**TASK TO CARRY OUT**
Please copy exactly the part of the records below that opens with the line containing "Pommes rouges et" and closes with the line containing "Brazil travel. Amazon", leaving out any pictures.

Segment Start: EXTRACTED INFORMATION

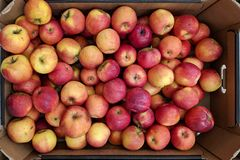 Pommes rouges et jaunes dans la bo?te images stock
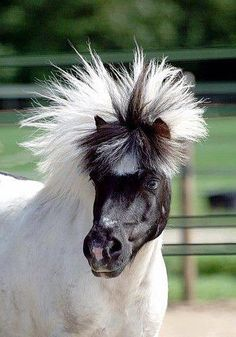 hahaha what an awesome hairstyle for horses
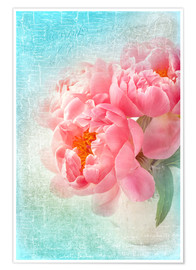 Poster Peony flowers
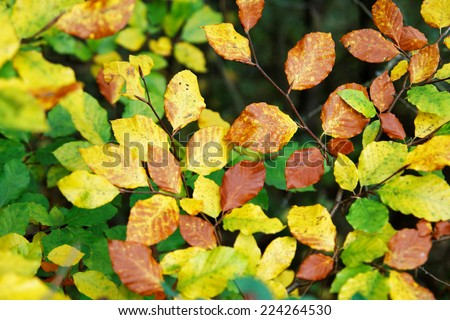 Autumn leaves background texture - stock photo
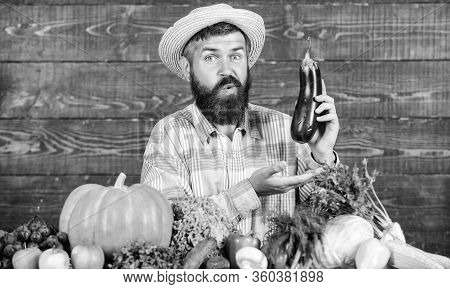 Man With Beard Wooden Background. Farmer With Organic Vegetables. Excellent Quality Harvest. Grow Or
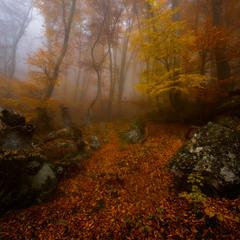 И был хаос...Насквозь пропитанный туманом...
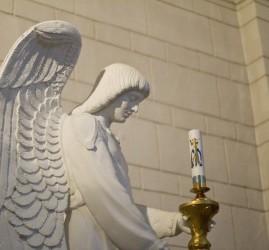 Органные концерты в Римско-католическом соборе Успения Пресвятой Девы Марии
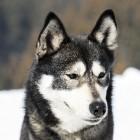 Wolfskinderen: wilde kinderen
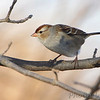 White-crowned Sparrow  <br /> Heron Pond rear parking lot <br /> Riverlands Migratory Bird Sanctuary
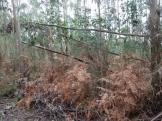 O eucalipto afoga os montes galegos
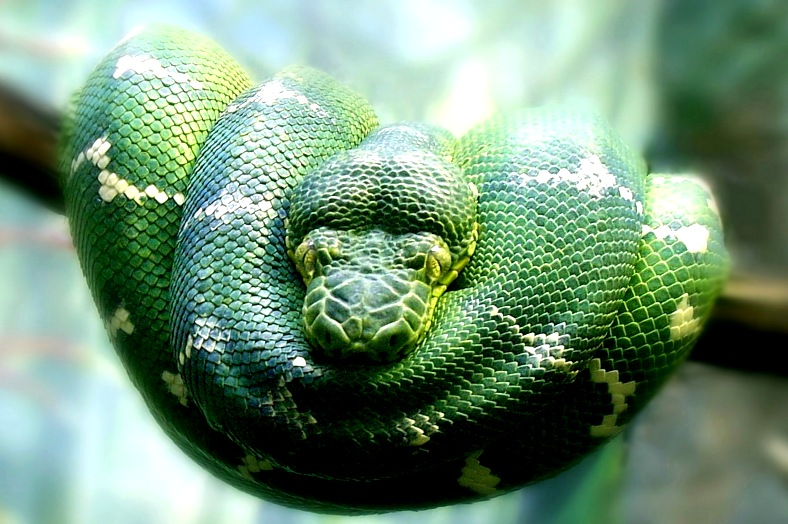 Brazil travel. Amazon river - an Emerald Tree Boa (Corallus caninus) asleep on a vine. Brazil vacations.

Segment End: EXTRACTED INFORMATION
Segment Start: EXTRACTED INFORMATION

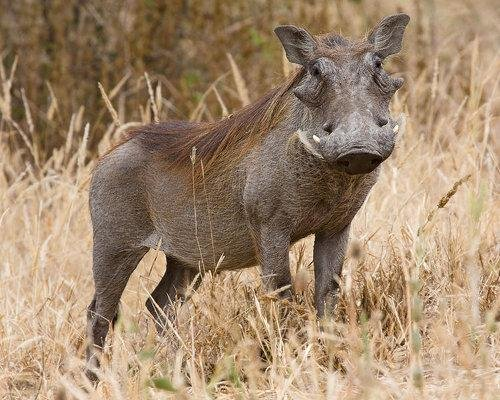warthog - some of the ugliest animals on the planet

Segment End: EXTRACTED INFORMATION
Segment Start: EXTRACTED INFORMATION

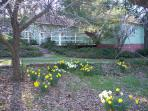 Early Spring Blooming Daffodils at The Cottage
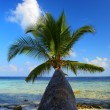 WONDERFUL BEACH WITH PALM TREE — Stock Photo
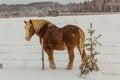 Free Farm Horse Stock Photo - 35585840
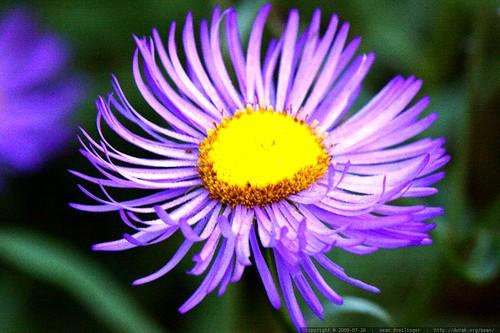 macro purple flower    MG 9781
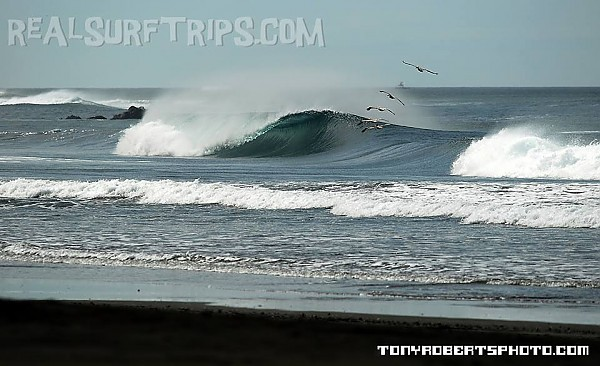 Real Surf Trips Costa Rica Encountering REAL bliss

Segment End: EXTRACTED INFORMATION

**TASK SOLUTION**
 Pommes rouges et jaunes dans la bo?te images stock
 hahaha what an awesome hairstyle for horses
 Poster Peony flowers
 Autumn leaves background texture - stock photo
 Man With Beard Wooden Background. Farmer With Organic Vegetables. Excellent Quality Harvest. Grow Or
 И был хаос...Насквозь пропитанный туманом...
 Органные концерты в Римско-католическом соборе Успения Пресвятой Девы Марии
 Wolfskinderen: wilde kinderen
 White-crowned Sparrow  <br /> Heron Pond rear parking lot <br /> Riverlands Migratory Bird Sanctuary
 O eucalipto afoga os montes galegos
 Brazil travel. Amazon river - an Emerald Tree Boa (Corallus caninus) asleep on a vine. Brazil vacations.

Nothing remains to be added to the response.